TRY IT: Only the lines from the one containing "common name: impala" through the last line of the listing are to be given again, exactly as they appear.

== == ==

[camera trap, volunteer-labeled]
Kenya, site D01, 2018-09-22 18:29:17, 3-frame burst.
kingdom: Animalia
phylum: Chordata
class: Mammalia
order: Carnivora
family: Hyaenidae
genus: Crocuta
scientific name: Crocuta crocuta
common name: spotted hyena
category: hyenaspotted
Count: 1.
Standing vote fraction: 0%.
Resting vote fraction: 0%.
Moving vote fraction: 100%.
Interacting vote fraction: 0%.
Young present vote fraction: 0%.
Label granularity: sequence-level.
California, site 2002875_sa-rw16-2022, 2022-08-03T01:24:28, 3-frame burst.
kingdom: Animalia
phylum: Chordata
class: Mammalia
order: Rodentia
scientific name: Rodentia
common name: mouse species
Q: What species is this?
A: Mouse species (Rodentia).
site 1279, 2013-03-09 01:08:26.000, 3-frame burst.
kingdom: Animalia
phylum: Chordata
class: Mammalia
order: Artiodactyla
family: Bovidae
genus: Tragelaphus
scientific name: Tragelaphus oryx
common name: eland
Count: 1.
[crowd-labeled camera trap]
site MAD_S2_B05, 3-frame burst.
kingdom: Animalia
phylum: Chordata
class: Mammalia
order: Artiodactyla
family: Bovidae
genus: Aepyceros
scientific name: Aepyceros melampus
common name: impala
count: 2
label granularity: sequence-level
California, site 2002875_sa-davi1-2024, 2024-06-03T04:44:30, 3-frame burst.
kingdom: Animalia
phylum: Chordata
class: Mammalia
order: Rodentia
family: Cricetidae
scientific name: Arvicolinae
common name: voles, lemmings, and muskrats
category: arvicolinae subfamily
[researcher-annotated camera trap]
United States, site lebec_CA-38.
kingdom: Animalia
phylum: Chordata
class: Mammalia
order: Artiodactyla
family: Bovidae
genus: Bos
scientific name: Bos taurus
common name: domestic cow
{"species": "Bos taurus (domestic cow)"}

== == ==

REPLY TO THE TASK:
common name: impala
count: 2
label granularity: sequence-level
California, site 2002875_sa-davi1-2024, 2024-06-03T04:44:30, 3-frame burst.
kingdom: Animalia
phylum: Chordata
class: Mammalia
order: Rodentia
family: Cricetidae
scientific name: Arvicolinae
common name: voles, lemmings, and muskrats
category: arvicolinae subfamily
[researcher-annotated camera trap]
United States, site lebec_CA-38.
kingdom: Animalia
phylum: Chordata
class: Mammalia
order: Artiodactyla
family: Bovidae
genus: Bos
scientific name: Bos taurus
common name: domestic cow
{"species": "Bos taurus (domestic cow)"}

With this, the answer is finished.